Kalpten çıkıp vücuda oksijenden ve besinden zengin kanı taşıyan damarlara arter (atardamar) denir. Bu damarların duvarının daha kalın ve sert hale gelmesine arterioskleroz denir. Hastalığın diğer adı damar sertliği ya da sertleşmesidir. Ateroskleroz, arteriosklerozun bir türüdür. Ateroskleroz arter duvarında yağ, kolesterol ve diğer maddelerin birikmesine denir. Biriken kolesterolü temizlemek amacıyla vücut savunma sistemi bölgeye beyaz kan hücrelerini gönderir. Ancak bazen bu kan hücreleri de bölgeye yapışarak orada birikir.

Bu maddelerin birikmesiyle damarlarda plak oluşur. Bu plaklar damarları daraltarak vücuda giden kan akımını kısmen ya da tamamen önleyebilir. Biriken bu plaklar bulundukları yerlerden koparak ilerideki damarları da tıkayabilir. Plaklar bazı durumlarda açılır. Açılan bölgeye pıhtı oluşumuna yol açan trombositler gelir ve kan pıhtıları oluşturur. Bu pıhtılar arterleri kapatarak inme ve kalp krizi gibi çok önemli hayati problemlere yol açabilir.

Ateroskleroz Belirtileri Nelerdir?

Genellikle bir ateroskleroz vakası ciddi durumlara gelene kadar belirti vermez. Plaklar damarları tıkayarak inme, kalp krizi gibi önemli hastalıklara yol açtığı zaman anlaşılır. Ancak bazen tıkanan ya da kan akımının azaldığı damarlara göre bazı belirtiler görülebilir. Bunlar:

  • Karotis Arterler: Karotis atardamarları beyine kan akımı ile oksijen taşınmasını sağlayan damarlardır. Plakların bu damarları daraltması ya da tıkaması ile şu belirtiler görülebilir:
    • Hızlı, ani kilo verme
    • Nefes almada sıkıntılar
    • Baş dönmesi, denge sorunları, yürümede sıkıntı, açıklanamayan düşmeler
    • Bilinç kaybı
    • Vücudun daha çok tek tarafında görülen felç (hareket ettirememe) 
    • Yüzde, kollarda, bacaklarda uyuşmalar
    • Aniden ortaya çıkan ve çok şiddetli baş ağrısı
    • Gözün birinde ya da her ikisinde görmede sıkıntılar
  • Koroner Aterler: Koroner atardamarlar kalbin kendi dokusunu besleyen damarlardır.
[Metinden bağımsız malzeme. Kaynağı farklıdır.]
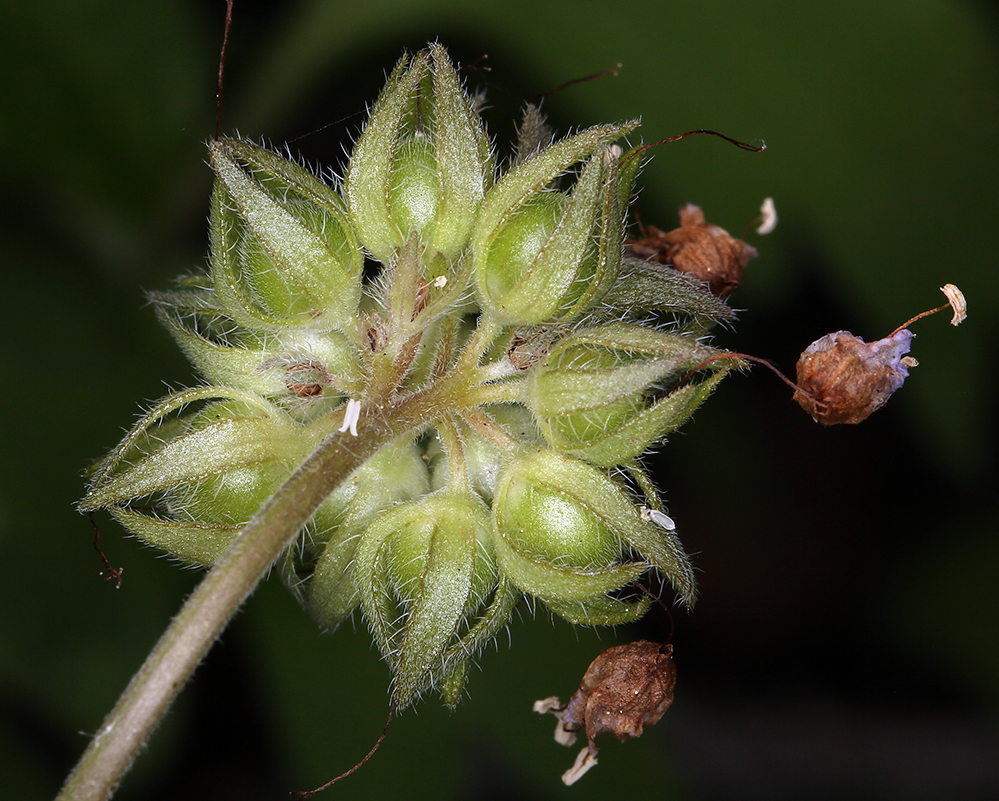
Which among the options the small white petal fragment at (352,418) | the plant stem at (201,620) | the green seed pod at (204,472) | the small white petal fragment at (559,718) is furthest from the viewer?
the small white petal fragment at (559,718)

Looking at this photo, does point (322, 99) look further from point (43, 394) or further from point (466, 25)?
point (43, 394)

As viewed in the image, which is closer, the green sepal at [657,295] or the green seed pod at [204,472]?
the green seed pod at [204,472]

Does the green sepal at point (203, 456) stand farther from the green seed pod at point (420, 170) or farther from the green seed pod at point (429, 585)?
the green seed pod at point (420, 170)

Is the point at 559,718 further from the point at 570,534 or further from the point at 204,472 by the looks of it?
the point at 204,472

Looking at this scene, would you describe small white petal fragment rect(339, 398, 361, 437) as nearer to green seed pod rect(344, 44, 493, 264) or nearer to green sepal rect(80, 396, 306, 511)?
green sepal rect(80, 396, 306, 511)

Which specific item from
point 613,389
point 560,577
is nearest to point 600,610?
point 560,577

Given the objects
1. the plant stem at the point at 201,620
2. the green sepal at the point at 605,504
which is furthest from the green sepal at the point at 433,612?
the plant stem at the point at 201,620

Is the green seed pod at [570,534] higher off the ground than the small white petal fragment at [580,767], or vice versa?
the green seed pod at [570,534]
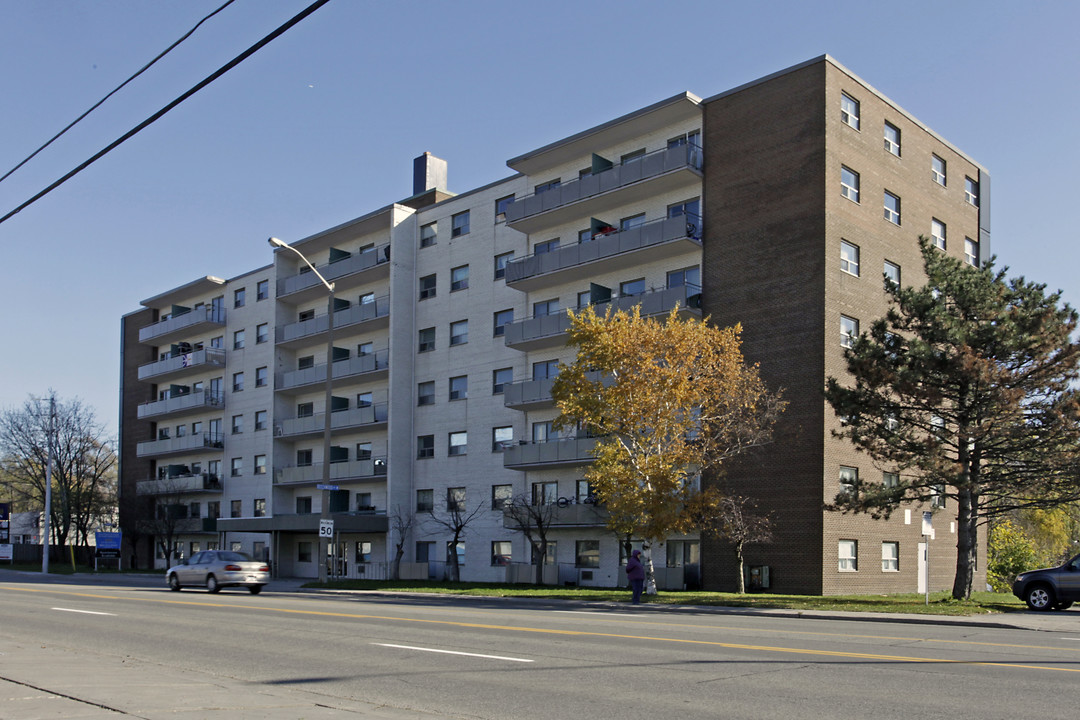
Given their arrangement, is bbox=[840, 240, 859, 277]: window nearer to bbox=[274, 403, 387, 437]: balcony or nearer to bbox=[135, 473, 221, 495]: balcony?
bbox=[274, 403, 387, 437]: balcony

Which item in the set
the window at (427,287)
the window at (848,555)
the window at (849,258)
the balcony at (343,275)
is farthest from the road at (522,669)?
the balcony at (343,275)

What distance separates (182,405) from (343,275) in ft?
64.5

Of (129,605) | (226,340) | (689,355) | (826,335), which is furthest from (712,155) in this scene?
(226,340)

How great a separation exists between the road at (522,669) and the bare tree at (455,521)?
25490 millimetres

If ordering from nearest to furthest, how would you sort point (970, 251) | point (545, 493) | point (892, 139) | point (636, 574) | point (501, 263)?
point (636, 574), point (892, 139), point (545, 493), point (970, 251), point (501, 263)

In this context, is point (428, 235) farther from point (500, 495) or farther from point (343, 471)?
point (500, 495)

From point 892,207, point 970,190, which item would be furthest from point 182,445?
point 970,190

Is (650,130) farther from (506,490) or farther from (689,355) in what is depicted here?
(506,490)

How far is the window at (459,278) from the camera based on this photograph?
50194 mm

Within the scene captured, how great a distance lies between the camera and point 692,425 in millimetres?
31516

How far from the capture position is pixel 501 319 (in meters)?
48.1

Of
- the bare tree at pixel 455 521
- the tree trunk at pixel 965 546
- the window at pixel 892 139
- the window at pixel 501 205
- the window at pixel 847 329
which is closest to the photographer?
the tree trunk at pixel 965 546

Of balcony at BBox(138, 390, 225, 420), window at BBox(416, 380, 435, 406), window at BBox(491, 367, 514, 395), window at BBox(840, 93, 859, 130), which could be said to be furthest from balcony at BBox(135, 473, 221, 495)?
window at BBox(840, 93, 859, 130)

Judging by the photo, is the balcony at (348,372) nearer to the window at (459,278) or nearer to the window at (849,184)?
the window at (459,278)
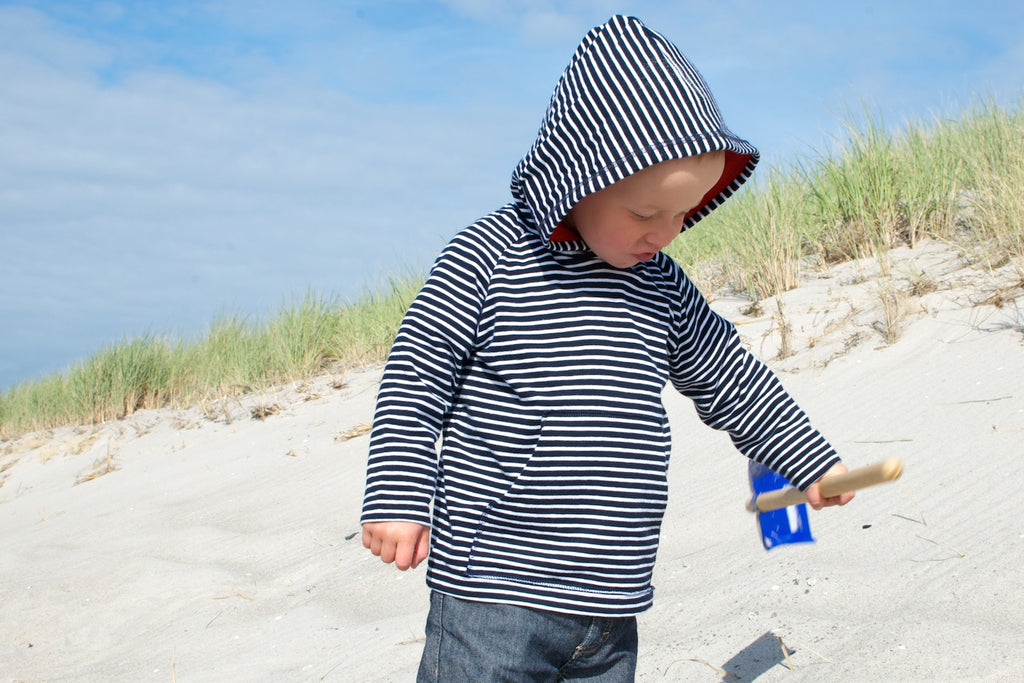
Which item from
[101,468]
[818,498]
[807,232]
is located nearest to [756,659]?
[818,498]

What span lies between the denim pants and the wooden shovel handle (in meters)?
0.36

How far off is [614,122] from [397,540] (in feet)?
2.48

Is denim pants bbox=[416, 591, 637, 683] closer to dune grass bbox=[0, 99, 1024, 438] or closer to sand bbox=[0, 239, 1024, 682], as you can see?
sand bbox=[0, 239, 1024, 682]

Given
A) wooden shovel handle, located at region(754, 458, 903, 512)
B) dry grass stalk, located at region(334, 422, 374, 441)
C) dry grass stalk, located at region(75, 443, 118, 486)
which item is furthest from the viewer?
dry grass stalk, located at region(75, 443, 118, 486)

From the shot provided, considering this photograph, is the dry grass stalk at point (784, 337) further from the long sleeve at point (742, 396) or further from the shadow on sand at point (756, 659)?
the long sleeve at point (742, 396)

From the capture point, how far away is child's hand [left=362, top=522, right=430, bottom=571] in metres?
1.46

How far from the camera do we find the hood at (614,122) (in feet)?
4.91

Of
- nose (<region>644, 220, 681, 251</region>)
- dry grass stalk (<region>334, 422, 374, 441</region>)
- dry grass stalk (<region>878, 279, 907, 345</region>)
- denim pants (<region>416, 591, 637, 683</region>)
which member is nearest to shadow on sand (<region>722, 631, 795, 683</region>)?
denim pants (<region>416, 591, 637, 683</region>)

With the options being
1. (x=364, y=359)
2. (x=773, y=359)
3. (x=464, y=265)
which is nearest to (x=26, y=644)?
(x=464, y=265)

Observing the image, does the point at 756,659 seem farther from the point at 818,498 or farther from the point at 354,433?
the point at 354,433

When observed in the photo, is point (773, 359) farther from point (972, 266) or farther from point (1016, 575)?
point (1016, 575)

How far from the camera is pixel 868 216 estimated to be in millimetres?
5785

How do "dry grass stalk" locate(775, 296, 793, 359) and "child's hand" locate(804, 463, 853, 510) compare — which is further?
"dry grass stalk" locate(775, 296, 793, 359)

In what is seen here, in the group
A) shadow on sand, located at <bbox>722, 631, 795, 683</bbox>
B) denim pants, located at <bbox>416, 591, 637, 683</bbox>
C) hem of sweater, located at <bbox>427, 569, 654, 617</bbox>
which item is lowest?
shadow on sand, located at <bbox>722, 631, 795, 683</bbox>
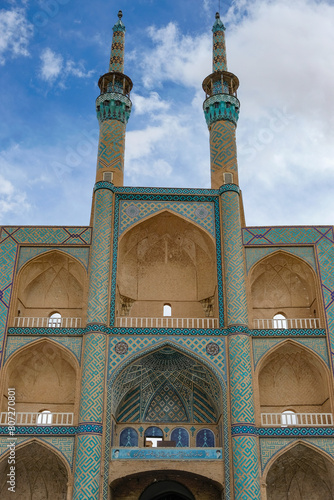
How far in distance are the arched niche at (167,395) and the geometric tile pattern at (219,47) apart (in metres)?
10.2

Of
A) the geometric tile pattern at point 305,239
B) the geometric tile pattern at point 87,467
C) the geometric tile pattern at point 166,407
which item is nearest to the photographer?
the geometric tile pattern at point 87,467

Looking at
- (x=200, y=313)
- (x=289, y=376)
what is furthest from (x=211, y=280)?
(x=289, y=376)

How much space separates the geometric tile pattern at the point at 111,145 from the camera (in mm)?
17625

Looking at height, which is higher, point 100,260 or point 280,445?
point 100,260

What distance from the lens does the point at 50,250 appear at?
16.1 metres

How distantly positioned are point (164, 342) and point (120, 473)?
10.7 ft

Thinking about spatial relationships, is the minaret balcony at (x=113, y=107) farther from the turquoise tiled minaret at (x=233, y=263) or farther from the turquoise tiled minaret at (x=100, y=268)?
the turquoise tiled minaret at (x=233, y=263)

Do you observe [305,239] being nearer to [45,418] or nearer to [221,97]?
[221,97]

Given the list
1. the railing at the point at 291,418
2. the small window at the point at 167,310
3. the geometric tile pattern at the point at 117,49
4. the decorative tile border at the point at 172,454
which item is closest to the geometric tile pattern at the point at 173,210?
the small window at the point at 167,310

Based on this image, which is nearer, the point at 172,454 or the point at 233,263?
the point at 172,454

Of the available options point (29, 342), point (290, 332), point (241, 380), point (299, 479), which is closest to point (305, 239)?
point (290, 332)

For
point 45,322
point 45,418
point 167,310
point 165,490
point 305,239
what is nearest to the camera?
point 165,490

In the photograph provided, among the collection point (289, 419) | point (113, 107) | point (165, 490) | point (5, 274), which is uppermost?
point (113, 107)

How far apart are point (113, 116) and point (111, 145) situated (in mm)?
1104
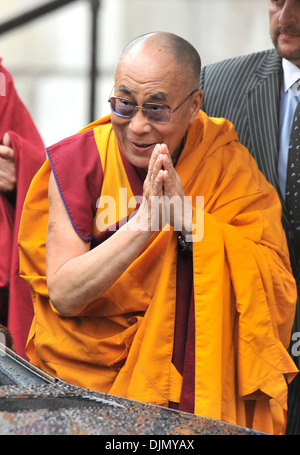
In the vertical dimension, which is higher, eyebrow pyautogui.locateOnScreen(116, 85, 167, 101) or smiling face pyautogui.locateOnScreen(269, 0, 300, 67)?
smiling face pyautogui.locateOnScreen(269, 0, 300, 67)

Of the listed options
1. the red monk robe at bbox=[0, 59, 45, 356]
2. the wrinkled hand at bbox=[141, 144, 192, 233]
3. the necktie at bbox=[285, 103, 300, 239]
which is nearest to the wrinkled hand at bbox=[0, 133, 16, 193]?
the red monk robe at bbox=[0, 59, 45, 356]

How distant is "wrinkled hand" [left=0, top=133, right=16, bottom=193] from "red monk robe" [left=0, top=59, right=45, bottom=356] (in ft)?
0.07

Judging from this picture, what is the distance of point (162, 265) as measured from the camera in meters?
2.42

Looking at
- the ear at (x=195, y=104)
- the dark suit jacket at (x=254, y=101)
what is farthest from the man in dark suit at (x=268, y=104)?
the ear at (x=195, y=104)

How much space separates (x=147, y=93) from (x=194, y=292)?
0.54 metres

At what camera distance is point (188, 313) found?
238cm

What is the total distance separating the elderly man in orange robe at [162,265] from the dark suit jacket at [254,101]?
486 mm

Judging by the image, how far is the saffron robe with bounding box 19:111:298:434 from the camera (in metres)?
2.33

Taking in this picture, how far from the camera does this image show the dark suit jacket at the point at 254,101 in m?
3.03

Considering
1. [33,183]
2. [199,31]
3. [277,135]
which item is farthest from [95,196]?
[199,31]

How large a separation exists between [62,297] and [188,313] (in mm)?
343

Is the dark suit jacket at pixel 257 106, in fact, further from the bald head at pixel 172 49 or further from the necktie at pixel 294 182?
the bald head at pixel 172 49

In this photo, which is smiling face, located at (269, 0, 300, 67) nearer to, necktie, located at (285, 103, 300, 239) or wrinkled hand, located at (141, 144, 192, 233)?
necktie, located at (285, 103, 300, 239)

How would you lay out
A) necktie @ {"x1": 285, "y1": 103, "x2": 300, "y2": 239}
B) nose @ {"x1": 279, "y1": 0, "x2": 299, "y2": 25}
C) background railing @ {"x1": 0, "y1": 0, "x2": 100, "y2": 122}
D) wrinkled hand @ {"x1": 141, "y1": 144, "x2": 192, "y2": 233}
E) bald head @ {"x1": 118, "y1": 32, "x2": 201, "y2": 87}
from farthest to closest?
background railing @ {"x1": 0, "y1": 0, "x2": 100, "y2": 122}, necktie @ {"x1": 285, "y1": 103, "x2": 300, "y2": 239}, nose @ {"x1": 279, "y1": 0, "x2": 299, "y2": 25}, bald head @ {"x1": 118, "y1": 32, "x2": 201, "y2": 87}, wrinkled hand @ {"x1": 141, "y1": 144, "x2": 192, "y2": 233}
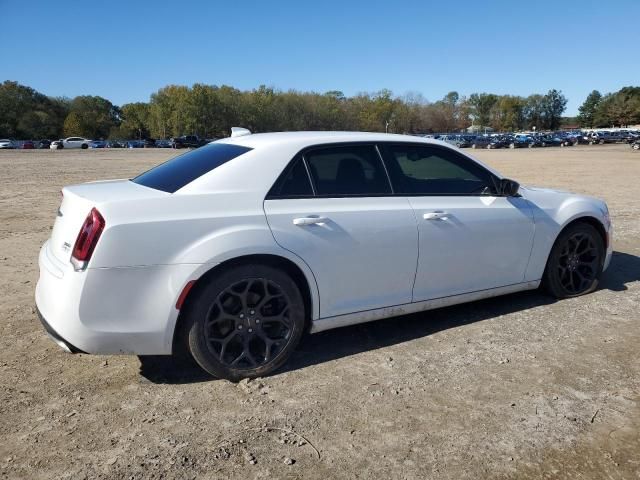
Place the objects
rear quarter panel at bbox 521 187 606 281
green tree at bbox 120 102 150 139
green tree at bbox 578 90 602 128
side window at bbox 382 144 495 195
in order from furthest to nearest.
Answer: green tree at bbox 578 90 602 128 → green tree at bbox 120 102 150 139 → rear quarter panel at bbox 521 187 606 281 → side window at bbox 382 144 495 195

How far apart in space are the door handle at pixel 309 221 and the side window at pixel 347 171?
22 cm

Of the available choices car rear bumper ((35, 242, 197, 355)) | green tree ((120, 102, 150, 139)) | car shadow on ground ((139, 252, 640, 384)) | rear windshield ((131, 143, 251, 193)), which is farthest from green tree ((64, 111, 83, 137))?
car rear bumper ((35, 242, 197, 355))

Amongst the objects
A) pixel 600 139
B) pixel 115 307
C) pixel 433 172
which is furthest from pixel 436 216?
pixel 600 139

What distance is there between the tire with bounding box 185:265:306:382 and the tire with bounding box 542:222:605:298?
2.60 meters

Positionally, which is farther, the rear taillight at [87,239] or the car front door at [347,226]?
the car front door at [347,226]

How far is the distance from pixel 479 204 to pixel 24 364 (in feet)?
11.8

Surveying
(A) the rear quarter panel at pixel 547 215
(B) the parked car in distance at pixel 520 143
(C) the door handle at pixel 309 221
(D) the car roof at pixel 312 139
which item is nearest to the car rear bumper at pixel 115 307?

Plaklar aracılığıyla bu damarlar daralır ya da tıkanırsa buna iskemik kalp hastalığı denir. Bu durumda en sık gözlenen belirti anjinadır. Anjina kalp kasının oksijensiz kalması sonucu ortaya çıkan göğüs ağrısı ve göğüs sıkışmasıdır. Bu ağrı egzersizle, yorucu hareketlerle daha da artar ve dinlenmeyle geçer. Bu ağrı stres ile de tetiklenebilir. Belirtileri şu şekilde sıralayabiliriz.
    • Anjina (göğüs ağrısı ve sıkışma hissi)
    • Çenede, kollarda, boyun çevresinde, omuzlarda ağrı
    • Kusma
    • Öksürme
    • Aşırı kaygı
    • Yorgunluk ve baygınlık hissi
  • Renal Arterler: Renal atardamarlar böbreğe kan götüren atardamarlardır. Bu damarlarda kan akımının azalması sonucu uzun dönemde kronik böbrek hastalığı adı verilen hastalık meydana gelebilir. Bu hastalık böbreklerin fonksiyon kaybına yol açar. Erken dönemde çok belirti vermez. Hastalık ilerledikçe şu belirtiler ortaya çıkar:

Ateroskleroz Nedenleri Nelerdir?

Damar sertleşmesi ya da sertliği olarak da bilinen bu hastalığa yol açabilecek birçok etken vardır. Genellikle tek bir nedenden söz edilemez. Aterosklerozun nedeni tam olarak bilinmemektedir. Ancak yaşlanmayla birlikte ortaya çıktığı bilinmektedir. 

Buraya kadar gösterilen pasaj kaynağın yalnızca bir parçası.